THE CALL FROM Danny Gimp had told Carella that the informer had something for him, could they meet someplace away from the precinct? It had been Carella’s policy—up to the day of his idiocy—to give his home-phone number to no one but relatives, close friends, and of course the desk sergeant. He did not encourage business calls at home. It was annoying enough to be called there by the squad; he did not want crime detection or law enforcement to intrude on his off-duty hours. He had broken this rule with Danny Gimp.
The working arrangement between a cop and a stool pigeon is—even with men who bear no particular fondness for each other—a highly personal one. Crime detection is a great big horse race, and you choose your jockeys carefully. And a jockey working for your stable does not report your horse’s morning running-time to the owner of a rival stable. The bulls of the 87th worked with various stoolies, and these stoolies reported to them faithfully. The transaction was a business one, pure and simple—information for money. But a certain amount of trust and faith was involved. The policeman trusted the stoolie’s information and was willing to pay for it. The stoolie trusted the policeman to pay him once the information had been divulged. Cops were averse to working with pigeons they did not know and trust. And likewise, pigeons—whose sole source of income was the information they garnered here and there—were not overly fond of displaying their wares before a strange cop.

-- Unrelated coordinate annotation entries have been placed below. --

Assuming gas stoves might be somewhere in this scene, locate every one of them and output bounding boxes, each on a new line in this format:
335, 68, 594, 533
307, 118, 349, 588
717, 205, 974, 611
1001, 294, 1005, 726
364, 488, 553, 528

A call from the stoolie to the squad was generally a call directed at one cop and one cop alone. If that cop was off-duty or otherwise out of the office, the stoolie would not speak to anyone else, thanks. He would wait. Waiting could sometimes result in a lost collar. Waiting, in a homicide case, could sometimes result in another homicide. And so Danny Gimp had Carella’s home-phone number, and it was there that he called him when the desk sergeant informed him Carella was off that day.
The men arranged to meet at Plum Beach in River-head. Carella told Danny to bring along his swimming trunks.
They lay side by side on the sand like two old cronies who were discussing the bathing beauties. The sun was very strong that day.